## Quoted text
═══

Single by John Michael Montgomery

from the album John Michael Montgomery
- Released: February 26, 1996
- Genre: Country
- Length: 4:16
- Label: Atlantic
- Songwriter(s): Rick Bowles, Will Robinson
- Producer(s): Scott Hendricks

John Michael Montgomery singles chronology
| "Cowboy Love" (1995) | "Long as I Live" (1996) | "Ain't Got Nothin' on Us" (1996) |

= Long as I Live (John Michael Montgomery song) =

"Long as I Live" is a song written by Rick Bowles and Will Robinson, and recorded by American country music artist John Michael Montgomery. It was released in February 1996 as the fifth and final single from the album John Michael Montgomery. The song reached number 4 on the Billboard Hot Country Singles & Tracks chart.

═══

## Records

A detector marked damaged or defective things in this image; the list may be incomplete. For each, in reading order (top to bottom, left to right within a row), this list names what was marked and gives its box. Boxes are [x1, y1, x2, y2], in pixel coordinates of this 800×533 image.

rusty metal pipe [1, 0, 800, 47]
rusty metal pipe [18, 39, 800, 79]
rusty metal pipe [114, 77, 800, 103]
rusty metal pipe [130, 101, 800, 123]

═══

## Problems and tasks
A: Condense the paragraph of the "Long as I Live" article beginning "\"Long as I Live\" is a song written by" into a bulleted list, keeping its main facts.
B: Name every person mentioned in the "Long as I Live" article above.
C: Carry on writing the "Long as I Live" article from the point where it stops.

## Task answers
A:
- Songwriters: Rick Bowles and Will Robinson
- Recorded by American country music artist John Michael Montgomery
- Released in February 1996 as the fifth and final single from the album John Michael Montgomery
- Peaked at number 4 on the Billboard Hot Country Singles & Tracks chart

B:
- John Michael Montgomery
- Rick Bowles
- Will Robinson
- Scott Hendricks

C:
==Critical reception==
Larry Flick, of Billboard magazine reviewed the song negatively saying that it sounds too much like territory he has covered before. He does state that Montgomery has "quite the flair for delivering positive love ballads."

==Chart performance==
"Long as I Live" debuted at number 57 on the U.S. Billboard Hot Country Singles & Tracks for the week of March 2, 1996.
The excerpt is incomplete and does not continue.